» **Selected extract**
##############################

RFR 8242263: Diagnose synchronization on primitive wrappers
David Holmes
david.holmes at oracle.com
Tue Aug 11 00:40:12 UTC 2020
Hi Patricio,
On 11/08/2020 6:03 am, Patricio Chilano wrote:
> Hi Erik,
>
> Thanks for looking into this and for the offline discussions.
If there are still issues with this regarding JFR then I would suggest
we simply drop the use of JFR for reporting this.
Meanwhile looking at v5 incremental that all seems fine to me.
Thanks,
David
-----
> On 8/10/20 10:19 AM, Erik Gahlin wrote:
>>
>> Hi Patricio,
>>
>> I have tried to review the JFR changes, but I need more information on
>> how the feature is going to be used.
>>
>> Is this something temporary that will be used gain insight for the
>> Valhalla project, or do you think this will be needed longer term? If
>> it is longer term, the bar is higher on what can be accepted.
>>
>> If this is a temporary feature, we could mark the event as
>> experimental in metadata.xml, similar to what we did with GC events
>> during the development of ZGC. Events that are experimental do not
>> show up by default in visualization tools such as JMC and can be
>> removed when they are not needed, or we have a better solution.
>>
> Right, it's temporary so we can mark it as experimental. I also changed
> the category name to be "Java Virtual Machine, Diagnostics".
>
>> For events to be enabled in default.jfc, they should not cause more
>> than 1% overhead, not even in pathological cases. To me, it seems this
>> could happen if you make a loop where it is triggered all the time.
>>
>> For events in profile.jfc, the overhead should still be low (1-2%),
>> but the target is the typical application. For example, allocation
>> profiling is only enabled in profile.jfc. Some application that are
>> allocation intensive could cause a higher overhead than 1%, but that
>> is OK because that configuration is only to be used for a short period
>> of time. That said, there is still a budget on how much space in a
>> recording an event can take up, so it also depends on how important
>> the information is for the user. To me, it seems this event will not
>> be that important for the average user, which makes me think it should
>> be disabled by default.
>>
> After our off-list discussion I left it as enabled. I also removed the
> threshold setting and added the startTime=false in metadata.xml.
>
>> To complicate things, I noticed that aa command line flag is also used
>> to enable the event. This is something we have worked hard to avoid
>> when it comes to JFR events. All configuration should happen using
>> configuration files. We had problem with this in the past where users
>> gets confused why their events are not enabled. When we ported JFR to
>> Hotspot, we got rid of those of those flags/events and it is a much
>> better situation. Again, if this a temporary event to discover usage
>> pattern for a release or two, it might be OK, but if we believe this
>> event to stick around, I think we should look into alternatives, or
>> not use JFR at all for this.
>>
> Yes, I see your point. Since we want to diagnose synchronization on
> these classes but we don't want to affect performance the flag has to be
> specified at startup otherwise the diagnostic instrumentation is
> disabled, so I don't see a clear way to enable the events from JFR
> alone. In any case, this will be a temporary event.

##############################

» **Extracted entries**
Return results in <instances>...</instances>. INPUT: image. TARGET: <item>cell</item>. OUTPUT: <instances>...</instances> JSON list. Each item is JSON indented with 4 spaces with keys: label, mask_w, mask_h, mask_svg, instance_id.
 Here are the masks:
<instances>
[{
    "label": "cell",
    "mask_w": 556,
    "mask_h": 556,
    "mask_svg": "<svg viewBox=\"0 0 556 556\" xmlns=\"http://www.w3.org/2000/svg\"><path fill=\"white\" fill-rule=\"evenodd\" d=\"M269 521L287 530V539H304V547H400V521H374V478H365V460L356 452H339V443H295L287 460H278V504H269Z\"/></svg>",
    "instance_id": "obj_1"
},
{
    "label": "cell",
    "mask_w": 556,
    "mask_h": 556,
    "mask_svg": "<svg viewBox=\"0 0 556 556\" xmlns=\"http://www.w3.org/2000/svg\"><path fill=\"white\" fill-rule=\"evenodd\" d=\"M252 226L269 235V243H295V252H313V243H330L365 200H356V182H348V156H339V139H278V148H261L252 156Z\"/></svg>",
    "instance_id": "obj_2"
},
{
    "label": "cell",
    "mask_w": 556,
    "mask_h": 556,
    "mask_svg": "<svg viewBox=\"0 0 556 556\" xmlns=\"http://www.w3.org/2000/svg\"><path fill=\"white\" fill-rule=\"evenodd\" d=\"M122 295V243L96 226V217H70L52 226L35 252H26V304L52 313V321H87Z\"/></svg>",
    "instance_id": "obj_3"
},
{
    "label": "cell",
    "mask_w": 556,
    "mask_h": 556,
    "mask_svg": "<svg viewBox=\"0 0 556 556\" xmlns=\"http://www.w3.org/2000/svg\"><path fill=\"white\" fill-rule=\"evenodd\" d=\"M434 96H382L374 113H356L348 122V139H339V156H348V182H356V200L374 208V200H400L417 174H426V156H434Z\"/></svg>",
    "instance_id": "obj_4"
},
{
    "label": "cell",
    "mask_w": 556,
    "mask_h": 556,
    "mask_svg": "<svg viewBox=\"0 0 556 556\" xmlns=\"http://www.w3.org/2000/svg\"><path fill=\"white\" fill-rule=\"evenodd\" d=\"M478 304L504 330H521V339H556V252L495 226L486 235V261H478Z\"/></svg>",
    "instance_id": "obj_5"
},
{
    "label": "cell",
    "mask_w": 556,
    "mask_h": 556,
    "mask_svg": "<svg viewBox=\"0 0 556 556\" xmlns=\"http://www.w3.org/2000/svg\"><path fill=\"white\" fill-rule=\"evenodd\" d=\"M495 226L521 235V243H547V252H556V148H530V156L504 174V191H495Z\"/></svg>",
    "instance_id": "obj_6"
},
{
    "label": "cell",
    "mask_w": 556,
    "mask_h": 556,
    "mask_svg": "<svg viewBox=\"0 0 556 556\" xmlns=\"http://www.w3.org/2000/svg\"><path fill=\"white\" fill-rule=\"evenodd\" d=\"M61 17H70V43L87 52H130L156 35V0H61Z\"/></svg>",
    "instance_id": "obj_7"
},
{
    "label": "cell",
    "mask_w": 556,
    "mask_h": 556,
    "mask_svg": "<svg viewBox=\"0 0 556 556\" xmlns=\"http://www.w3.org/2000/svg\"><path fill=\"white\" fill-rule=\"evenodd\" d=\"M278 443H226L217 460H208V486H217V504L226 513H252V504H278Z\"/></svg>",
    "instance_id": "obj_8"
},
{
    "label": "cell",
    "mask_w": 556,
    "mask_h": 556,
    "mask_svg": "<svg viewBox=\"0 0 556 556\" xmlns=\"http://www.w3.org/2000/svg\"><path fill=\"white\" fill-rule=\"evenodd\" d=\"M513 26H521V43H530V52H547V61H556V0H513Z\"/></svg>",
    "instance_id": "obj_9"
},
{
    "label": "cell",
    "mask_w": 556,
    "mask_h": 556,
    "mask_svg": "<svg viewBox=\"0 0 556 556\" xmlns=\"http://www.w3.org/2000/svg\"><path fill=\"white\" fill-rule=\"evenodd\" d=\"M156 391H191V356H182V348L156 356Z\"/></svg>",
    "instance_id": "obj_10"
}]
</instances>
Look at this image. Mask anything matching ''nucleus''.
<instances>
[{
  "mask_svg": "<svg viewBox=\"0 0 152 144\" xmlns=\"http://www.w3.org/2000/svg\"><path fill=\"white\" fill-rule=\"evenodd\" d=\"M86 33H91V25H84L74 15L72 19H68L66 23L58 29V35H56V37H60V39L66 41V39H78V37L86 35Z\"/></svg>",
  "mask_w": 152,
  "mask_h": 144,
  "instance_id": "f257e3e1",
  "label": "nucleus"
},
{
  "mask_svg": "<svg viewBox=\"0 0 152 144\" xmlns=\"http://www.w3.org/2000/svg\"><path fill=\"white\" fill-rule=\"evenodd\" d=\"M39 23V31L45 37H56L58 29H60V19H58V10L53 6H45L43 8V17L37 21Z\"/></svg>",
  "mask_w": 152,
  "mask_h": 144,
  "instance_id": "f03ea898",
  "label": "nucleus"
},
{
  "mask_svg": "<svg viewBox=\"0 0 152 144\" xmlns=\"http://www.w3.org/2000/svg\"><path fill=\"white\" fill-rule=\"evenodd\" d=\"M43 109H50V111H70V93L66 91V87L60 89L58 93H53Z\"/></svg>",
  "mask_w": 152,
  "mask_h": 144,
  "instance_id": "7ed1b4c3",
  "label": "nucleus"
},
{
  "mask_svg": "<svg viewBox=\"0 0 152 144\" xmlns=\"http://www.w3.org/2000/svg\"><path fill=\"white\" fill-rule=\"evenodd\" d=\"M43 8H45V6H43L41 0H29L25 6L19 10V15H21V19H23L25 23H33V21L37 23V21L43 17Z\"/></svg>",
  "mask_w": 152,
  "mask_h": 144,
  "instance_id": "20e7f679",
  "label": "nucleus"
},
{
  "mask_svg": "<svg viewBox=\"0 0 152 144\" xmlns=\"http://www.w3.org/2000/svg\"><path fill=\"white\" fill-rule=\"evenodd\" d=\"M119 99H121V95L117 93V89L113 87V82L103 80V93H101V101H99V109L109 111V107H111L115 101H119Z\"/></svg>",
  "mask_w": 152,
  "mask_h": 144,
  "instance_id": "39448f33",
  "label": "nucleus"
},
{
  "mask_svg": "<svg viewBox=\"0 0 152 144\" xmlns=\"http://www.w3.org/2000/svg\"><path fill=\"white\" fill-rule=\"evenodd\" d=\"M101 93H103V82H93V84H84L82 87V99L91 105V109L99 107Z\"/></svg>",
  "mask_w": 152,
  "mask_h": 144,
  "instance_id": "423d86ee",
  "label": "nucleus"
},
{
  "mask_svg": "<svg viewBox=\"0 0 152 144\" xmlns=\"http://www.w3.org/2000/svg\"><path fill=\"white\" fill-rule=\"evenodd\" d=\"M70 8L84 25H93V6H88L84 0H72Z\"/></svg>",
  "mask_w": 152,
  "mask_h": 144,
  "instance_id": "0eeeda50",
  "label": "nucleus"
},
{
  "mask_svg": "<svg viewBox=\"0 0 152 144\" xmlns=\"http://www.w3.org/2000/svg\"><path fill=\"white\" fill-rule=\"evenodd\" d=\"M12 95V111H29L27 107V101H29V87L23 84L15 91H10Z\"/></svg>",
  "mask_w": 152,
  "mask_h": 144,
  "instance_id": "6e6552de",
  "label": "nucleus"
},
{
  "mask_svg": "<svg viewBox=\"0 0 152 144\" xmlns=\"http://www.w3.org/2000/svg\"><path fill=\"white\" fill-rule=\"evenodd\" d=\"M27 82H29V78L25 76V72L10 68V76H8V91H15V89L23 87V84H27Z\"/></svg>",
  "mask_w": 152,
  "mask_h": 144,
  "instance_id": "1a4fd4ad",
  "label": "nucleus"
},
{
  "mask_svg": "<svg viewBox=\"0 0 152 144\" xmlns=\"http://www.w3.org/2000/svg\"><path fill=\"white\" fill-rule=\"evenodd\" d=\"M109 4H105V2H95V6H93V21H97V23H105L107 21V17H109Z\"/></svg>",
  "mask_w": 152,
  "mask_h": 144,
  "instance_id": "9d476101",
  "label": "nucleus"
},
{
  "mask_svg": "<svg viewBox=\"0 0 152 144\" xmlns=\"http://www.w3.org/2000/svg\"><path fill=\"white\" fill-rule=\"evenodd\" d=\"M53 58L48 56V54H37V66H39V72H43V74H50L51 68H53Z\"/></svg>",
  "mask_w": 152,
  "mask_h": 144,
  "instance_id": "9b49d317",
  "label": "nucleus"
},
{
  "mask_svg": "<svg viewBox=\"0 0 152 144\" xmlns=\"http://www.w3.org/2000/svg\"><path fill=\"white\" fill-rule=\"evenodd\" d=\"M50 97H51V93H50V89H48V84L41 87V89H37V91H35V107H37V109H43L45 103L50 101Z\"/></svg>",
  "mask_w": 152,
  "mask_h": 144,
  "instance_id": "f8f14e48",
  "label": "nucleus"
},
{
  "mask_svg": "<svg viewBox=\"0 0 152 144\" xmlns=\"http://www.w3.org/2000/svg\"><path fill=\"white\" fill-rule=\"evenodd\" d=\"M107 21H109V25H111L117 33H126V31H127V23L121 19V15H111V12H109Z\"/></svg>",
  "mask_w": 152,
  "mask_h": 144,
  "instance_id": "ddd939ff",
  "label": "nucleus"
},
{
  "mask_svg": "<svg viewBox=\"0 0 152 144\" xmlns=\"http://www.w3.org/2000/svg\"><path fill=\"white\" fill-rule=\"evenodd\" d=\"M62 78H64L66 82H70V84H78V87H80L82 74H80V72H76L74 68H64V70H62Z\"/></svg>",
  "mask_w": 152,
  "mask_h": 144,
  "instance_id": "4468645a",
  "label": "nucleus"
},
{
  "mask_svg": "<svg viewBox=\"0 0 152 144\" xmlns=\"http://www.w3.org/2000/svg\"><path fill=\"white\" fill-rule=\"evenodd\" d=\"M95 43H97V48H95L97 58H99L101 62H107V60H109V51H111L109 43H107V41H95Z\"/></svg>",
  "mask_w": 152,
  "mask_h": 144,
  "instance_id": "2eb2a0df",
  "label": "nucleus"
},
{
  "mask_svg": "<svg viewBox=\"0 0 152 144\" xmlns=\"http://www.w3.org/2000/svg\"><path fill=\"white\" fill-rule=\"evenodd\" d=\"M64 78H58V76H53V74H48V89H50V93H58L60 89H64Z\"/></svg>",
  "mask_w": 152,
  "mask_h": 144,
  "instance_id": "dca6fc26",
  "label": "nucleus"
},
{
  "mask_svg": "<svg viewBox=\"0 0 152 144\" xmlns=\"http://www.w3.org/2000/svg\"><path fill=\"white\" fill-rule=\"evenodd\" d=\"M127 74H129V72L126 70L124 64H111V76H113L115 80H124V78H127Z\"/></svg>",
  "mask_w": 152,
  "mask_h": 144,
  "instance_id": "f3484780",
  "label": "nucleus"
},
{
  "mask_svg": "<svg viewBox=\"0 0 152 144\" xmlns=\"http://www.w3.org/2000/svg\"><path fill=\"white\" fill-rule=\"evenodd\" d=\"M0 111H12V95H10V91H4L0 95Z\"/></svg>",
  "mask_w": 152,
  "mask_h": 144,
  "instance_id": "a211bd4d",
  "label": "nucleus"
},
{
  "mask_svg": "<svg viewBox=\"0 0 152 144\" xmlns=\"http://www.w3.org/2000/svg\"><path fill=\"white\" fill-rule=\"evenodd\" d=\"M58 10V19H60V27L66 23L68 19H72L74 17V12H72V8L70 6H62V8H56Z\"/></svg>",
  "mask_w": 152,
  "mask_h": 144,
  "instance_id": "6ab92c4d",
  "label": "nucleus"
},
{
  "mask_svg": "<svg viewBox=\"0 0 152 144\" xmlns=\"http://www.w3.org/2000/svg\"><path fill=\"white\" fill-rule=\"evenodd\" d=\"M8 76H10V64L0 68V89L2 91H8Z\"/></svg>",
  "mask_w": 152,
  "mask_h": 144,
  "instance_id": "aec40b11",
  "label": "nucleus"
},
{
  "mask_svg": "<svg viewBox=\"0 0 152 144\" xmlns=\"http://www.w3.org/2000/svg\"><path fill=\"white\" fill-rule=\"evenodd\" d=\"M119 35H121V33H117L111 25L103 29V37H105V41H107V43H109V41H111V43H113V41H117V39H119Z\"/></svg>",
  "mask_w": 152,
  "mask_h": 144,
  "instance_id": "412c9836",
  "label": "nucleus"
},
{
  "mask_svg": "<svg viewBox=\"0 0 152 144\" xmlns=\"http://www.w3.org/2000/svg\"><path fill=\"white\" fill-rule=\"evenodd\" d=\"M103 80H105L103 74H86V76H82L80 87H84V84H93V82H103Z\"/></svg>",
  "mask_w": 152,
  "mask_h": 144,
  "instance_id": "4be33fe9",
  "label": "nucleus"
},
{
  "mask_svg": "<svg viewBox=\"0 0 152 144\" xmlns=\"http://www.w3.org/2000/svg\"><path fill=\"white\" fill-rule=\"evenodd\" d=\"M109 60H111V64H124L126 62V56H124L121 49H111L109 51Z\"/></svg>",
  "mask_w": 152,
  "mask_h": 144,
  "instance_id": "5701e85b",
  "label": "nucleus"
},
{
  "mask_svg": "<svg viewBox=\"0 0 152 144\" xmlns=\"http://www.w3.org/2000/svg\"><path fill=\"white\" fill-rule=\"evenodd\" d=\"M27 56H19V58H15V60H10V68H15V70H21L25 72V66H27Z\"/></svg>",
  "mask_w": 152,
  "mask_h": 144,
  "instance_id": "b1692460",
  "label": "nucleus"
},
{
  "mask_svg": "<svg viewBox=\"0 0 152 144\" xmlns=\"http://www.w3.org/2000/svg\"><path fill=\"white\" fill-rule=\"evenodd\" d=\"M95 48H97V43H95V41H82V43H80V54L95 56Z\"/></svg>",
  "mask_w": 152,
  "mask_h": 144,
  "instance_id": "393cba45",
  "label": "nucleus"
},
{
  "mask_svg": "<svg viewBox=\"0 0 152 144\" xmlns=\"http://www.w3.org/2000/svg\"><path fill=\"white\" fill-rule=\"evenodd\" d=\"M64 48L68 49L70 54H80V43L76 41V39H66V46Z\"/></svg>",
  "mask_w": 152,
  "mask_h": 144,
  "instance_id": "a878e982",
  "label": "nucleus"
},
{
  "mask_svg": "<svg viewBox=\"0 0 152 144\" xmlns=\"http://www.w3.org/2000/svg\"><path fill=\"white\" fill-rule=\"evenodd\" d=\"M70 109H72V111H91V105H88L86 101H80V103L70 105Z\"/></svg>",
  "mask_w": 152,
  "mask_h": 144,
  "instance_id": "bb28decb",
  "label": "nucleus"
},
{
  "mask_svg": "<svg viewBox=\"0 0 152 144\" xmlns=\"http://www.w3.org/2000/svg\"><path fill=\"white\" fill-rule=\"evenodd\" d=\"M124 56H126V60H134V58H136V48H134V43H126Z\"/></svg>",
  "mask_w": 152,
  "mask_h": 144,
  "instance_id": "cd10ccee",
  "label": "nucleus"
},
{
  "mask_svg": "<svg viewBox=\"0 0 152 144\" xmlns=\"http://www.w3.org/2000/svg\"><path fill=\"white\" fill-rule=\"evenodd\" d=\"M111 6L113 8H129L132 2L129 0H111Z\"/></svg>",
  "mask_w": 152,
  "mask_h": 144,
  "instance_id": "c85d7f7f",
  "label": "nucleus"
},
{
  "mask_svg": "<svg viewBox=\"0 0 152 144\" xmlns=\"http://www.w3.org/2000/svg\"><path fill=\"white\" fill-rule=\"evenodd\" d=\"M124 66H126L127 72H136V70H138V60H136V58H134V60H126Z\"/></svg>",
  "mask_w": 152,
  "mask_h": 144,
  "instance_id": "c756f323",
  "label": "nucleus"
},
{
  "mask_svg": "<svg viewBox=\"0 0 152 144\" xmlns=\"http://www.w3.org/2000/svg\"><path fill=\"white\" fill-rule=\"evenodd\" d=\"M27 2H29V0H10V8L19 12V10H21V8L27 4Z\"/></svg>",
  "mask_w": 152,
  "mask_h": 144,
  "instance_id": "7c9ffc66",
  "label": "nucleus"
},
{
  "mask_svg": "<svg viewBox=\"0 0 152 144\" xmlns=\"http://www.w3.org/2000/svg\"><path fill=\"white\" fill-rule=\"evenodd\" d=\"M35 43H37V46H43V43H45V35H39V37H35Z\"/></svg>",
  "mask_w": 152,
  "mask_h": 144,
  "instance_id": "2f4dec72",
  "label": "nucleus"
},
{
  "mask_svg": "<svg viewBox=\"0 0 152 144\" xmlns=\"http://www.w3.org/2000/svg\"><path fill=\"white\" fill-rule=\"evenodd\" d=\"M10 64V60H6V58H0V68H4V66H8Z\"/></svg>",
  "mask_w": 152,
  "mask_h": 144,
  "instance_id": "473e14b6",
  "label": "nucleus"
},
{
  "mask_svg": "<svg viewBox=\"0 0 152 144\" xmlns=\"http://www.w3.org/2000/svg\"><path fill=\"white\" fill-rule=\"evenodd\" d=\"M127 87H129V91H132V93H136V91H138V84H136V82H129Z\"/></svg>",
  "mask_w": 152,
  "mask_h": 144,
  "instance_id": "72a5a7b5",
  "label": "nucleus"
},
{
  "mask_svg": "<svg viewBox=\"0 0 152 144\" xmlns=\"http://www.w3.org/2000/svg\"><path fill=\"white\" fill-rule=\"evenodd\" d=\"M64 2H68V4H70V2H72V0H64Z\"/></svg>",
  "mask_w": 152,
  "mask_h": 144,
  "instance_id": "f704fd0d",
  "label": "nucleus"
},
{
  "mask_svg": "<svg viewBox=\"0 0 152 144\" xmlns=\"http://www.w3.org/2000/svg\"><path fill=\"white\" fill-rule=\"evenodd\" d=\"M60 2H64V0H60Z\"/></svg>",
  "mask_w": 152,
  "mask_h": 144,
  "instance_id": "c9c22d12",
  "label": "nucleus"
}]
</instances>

##############################

» **Problem 1**
In the mailing-list message, what did Patricio change the event's category name to?
» **Problem 2**
Please quote the mailing-list message word for word, starting with "If there are" and going on through "fine to me.".

» **Your response 1**
"Java Virtual Machine, Diagnostics"

» **Your response 2**
If there are still issues with this regarding JFR then I would suggest
we simply drop the use of JFR for reporting this.
Meanwhile looking at v5 incremental that all seems fine to me.